→ **EXTRACTED TEXT**
— START —
Funny Avatars / Albrecht Durer and Gone Wild

Wow! What fun: my childhood artistic hero Albrecht Durer “penned” this funny self-portrait in a 1506 letter to a friend. He supposedly was drunk at the time. I wasn’t drunk when I drew mine ca. 1980, but ‘altered states’ are a common artistic pitfall.

I zeroed in on Durer because of his “natural history” drawings and prints (as opposed to ghastly Christian advertising.) It wasn’t only his masterful technique, but a “sensibility” toward nature; scientific in quality, but conceptually transcendent, as if he merged with the animal or plant he was describing, and in an act of visual wizardry, revealed their essences, their “souls” if you wish. He did this by simply recognizing them as important “beings” in and of themselves; he revealed a world of integrated plants and animals outside the typical human blindness to nature as anything but a “resource” for human exploitation.
— END —
→ **OBJECTIVE 1**
According to the passage on Albrecht Durer, in what year did he draw the funny self-portrait in a letter to a friend?
→ **OBJECTIVE 2**
Continue the passage on Albrecht Durer after its last sentence.

→ **RECORDS SUPPLIED**
— START —
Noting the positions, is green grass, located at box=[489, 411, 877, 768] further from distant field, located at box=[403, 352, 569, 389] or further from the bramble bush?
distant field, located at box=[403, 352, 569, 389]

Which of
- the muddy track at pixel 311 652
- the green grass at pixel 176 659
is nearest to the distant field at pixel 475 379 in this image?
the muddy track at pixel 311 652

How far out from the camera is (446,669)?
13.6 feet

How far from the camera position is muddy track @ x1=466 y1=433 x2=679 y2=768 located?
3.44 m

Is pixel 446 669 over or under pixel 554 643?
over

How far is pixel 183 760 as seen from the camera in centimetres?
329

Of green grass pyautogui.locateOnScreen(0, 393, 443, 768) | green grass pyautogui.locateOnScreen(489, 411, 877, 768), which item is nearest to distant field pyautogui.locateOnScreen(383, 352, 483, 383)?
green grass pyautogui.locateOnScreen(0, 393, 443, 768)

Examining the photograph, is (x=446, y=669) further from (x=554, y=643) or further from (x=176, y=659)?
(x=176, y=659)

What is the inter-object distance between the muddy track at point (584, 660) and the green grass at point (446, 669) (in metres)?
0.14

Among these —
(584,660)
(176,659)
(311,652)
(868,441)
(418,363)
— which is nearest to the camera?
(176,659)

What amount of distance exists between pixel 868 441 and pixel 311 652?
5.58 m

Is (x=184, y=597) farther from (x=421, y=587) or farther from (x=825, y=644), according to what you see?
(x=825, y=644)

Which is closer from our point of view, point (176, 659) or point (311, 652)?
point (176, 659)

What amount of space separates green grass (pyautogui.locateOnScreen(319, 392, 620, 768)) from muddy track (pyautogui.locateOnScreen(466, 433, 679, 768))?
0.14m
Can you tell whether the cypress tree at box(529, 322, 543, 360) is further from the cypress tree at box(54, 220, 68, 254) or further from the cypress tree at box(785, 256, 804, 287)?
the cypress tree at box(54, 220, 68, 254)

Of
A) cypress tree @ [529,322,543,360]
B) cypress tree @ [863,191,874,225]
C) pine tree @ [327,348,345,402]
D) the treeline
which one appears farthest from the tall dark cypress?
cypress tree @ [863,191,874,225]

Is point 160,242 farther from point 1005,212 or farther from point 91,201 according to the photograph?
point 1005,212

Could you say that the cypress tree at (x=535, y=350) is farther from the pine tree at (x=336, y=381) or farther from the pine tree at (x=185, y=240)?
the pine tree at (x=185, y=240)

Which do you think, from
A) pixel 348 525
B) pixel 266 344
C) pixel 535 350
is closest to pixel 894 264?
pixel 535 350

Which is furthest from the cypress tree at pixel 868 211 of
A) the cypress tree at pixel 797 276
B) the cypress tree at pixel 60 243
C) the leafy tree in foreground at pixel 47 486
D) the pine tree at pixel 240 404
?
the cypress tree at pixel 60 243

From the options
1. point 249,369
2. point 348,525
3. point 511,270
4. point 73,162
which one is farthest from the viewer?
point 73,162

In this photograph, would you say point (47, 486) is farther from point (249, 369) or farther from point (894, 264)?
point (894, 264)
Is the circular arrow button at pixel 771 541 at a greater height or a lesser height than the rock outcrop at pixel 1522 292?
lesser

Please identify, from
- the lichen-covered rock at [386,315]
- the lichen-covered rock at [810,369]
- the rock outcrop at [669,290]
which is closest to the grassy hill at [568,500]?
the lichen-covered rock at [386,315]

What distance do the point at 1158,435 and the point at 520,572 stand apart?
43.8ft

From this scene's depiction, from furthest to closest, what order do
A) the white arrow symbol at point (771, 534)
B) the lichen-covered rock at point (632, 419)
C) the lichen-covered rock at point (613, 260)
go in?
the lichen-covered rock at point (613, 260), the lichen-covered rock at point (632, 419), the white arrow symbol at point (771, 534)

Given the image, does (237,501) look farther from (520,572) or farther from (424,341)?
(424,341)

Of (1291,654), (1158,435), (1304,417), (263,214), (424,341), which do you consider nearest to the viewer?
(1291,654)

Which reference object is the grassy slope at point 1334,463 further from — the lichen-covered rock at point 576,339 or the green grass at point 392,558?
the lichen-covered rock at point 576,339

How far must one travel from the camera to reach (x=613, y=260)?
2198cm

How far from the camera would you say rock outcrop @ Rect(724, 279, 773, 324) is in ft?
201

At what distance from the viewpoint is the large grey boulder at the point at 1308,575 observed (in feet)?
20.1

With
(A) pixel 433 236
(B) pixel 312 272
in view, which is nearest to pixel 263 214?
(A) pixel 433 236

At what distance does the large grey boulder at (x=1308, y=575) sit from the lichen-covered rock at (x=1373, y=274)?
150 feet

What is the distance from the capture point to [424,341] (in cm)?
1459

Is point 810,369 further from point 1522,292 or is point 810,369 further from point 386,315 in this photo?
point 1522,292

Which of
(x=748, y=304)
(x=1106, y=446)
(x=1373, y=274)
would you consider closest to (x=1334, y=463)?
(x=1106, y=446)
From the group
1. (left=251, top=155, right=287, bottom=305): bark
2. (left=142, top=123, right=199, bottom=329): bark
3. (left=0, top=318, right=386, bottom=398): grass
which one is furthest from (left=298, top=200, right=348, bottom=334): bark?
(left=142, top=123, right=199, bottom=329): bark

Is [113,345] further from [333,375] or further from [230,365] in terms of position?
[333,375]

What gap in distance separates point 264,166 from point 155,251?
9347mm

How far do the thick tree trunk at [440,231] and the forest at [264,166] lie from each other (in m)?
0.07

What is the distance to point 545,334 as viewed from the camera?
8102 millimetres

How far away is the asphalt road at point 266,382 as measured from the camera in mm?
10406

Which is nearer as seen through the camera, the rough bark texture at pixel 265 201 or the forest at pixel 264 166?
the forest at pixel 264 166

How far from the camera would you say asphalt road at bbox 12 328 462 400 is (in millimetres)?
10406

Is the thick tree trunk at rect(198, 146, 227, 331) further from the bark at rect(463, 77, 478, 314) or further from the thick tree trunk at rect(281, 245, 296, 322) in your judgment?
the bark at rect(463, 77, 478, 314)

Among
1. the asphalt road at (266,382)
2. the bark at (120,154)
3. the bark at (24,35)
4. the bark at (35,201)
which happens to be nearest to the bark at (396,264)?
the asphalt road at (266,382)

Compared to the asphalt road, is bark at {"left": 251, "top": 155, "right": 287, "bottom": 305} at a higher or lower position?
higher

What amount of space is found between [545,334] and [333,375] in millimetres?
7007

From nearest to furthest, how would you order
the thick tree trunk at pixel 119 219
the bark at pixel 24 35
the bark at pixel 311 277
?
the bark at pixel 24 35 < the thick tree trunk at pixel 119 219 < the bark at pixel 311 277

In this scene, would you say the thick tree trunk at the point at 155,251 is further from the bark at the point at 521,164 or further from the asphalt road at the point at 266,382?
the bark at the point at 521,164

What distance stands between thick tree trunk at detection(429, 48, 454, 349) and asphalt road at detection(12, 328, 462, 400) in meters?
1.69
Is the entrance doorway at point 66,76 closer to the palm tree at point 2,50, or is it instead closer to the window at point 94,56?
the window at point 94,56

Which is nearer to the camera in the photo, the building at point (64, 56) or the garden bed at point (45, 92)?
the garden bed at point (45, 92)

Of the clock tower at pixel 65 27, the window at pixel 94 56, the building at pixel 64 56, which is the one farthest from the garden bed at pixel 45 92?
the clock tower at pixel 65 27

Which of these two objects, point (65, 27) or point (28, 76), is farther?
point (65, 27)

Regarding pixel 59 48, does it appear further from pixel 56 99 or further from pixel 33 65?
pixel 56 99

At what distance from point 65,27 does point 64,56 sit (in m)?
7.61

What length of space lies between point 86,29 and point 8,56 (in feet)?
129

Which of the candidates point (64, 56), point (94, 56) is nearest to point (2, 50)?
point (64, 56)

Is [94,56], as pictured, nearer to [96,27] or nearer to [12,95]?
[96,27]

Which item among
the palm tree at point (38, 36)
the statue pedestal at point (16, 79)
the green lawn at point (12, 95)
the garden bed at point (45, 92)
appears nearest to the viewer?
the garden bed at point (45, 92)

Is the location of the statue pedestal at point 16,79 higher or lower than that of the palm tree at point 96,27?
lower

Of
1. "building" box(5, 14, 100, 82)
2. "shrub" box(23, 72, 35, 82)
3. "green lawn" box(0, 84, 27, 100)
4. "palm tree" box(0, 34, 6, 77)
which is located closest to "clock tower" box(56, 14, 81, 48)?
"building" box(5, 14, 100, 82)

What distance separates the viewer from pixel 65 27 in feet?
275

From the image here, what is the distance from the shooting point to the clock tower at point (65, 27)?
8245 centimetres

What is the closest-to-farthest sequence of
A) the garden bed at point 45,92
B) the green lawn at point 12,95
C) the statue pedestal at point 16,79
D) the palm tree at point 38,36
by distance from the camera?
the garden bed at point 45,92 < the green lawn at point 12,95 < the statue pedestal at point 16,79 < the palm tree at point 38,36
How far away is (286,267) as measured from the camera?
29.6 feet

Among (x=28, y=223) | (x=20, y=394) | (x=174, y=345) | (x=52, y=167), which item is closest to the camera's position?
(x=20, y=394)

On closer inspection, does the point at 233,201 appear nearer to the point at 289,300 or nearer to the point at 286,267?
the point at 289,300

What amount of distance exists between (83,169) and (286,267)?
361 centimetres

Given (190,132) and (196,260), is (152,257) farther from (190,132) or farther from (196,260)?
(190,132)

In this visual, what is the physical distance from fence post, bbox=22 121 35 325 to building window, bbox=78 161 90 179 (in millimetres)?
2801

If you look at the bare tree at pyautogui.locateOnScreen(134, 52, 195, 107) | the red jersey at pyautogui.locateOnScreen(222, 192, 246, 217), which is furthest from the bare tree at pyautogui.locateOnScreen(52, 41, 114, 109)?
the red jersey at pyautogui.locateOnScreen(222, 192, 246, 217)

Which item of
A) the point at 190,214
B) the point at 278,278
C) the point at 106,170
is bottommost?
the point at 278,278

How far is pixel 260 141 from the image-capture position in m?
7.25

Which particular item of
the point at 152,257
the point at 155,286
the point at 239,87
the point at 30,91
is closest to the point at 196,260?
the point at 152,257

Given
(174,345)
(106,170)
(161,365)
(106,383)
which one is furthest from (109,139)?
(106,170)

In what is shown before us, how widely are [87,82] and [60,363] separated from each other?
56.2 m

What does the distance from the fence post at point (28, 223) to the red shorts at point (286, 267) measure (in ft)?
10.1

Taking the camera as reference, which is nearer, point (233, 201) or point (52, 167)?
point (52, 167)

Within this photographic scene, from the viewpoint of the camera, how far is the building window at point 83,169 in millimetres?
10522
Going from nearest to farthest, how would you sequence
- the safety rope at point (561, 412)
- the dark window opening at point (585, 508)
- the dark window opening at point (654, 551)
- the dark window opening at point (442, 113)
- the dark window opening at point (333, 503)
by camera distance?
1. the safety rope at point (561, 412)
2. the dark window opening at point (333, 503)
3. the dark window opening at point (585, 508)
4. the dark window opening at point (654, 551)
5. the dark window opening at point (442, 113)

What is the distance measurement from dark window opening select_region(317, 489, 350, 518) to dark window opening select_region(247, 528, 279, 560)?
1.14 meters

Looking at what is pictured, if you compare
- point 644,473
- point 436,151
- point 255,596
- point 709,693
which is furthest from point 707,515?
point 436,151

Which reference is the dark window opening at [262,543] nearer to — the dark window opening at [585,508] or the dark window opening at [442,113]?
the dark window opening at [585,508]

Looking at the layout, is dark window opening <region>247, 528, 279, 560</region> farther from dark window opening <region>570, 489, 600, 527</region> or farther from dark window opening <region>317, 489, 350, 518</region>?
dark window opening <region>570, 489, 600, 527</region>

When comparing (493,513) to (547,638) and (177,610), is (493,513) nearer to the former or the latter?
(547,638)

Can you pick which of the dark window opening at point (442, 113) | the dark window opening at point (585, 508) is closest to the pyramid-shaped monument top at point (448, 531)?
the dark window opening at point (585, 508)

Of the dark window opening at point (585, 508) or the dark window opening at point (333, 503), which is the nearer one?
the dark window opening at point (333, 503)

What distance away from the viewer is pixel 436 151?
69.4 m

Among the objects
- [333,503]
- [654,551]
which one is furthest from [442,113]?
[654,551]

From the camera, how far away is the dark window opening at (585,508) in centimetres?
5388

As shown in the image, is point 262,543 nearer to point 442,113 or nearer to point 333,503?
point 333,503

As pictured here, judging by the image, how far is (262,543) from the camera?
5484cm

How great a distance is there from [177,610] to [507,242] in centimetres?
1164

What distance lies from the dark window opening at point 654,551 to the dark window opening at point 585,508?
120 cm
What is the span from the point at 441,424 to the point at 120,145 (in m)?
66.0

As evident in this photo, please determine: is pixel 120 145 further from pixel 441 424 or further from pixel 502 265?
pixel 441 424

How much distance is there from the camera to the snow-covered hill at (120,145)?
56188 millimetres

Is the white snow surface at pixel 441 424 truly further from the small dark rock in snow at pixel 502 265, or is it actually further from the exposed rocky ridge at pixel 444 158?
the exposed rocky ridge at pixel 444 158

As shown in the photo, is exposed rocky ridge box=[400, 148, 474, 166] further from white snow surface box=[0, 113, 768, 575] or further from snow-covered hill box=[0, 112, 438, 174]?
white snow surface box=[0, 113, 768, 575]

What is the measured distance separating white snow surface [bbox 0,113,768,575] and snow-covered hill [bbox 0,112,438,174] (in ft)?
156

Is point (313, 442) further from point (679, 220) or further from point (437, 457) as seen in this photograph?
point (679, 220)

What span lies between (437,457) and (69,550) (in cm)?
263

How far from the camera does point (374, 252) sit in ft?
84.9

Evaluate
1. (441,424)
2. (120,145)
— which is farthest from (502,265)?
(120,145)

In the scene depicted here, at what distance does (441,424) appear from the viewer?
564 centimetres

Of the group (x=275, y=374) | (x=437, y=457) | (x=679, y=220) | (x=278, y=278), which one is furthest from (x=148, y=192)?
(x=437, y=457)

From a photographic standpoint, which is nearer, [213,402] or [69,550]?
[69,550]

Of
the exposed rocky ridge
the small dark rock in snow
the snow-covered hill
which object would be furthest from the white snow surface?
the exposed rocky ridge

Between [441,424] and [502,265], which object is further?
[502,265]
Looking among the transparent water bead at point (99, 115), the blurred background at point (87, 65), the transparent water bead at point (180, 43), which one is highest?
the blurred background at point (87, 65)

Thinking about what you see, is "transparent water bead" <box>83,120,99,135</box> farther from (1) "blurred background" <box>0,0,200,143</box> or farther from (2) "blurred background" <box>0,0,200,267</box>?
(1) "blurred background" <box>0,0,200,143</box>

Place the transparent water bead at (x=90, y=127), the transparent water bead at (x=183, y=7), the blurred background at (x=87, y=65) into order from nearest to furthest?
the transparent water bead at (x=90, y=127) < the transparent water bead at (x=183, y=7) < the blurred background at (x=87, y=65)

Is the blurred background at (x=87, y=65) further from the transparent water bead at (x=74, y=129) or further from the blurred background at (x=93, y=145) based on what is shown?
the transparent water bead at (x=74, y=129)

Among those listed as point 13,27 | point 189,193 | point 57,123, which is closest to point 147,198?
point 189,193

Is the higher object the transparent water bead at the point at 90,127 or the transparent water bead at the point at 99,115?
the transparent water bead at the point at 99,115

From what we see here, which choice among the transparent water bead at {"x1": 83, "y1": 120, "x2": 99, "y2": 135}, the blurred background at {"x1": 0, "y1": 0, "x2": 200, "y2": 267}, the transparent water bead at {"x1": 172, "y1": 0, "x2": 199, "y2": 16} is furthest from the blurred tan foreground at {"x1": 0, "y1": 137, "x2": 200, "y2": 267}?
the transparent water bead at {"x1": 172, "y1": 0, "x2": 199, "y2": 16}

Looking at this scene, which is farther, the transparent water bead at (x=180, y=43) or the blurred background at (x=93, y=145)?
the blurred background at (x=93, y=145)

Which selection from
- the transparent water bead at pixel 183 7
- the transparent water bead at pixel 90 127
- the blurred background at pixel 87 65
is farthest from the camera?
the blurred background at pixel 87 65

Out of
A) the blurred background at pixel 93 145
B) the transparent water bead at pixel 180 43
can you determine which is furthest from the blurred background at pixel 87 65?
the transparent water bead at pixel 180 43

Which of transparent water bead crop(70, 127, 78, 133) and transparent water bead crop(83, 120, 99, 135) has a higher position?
— END —
→ **EXERCISE RESPONSE 1**
1506

→ **EXERCISE RESPONSE 2**
It was my desire to become a printmaker, but instead of going to art school, I was offered a job at a graphic design studio: I can see now that Durer’s greatest appeal and influence on me was as the “godfather” of graphic design. (I later studied geology) His work is modern; it remains so, because he is a fine original designer. His “sensibility” has been copied, expanded and his “eye for placement and relationship” of text and image is superb –  and has spread across time and space; across cultures.

“A Great Piece of Turf” – This Asperger child spent hours staring into the microcosm of overlooked reality revealed by Durer.

“Melancholia” 1503 / What artistic-science curious teenager wouldn’t be drawn to this image?

 

 

 

Plant Sensory Perception

Sensory perception is not limited to animals.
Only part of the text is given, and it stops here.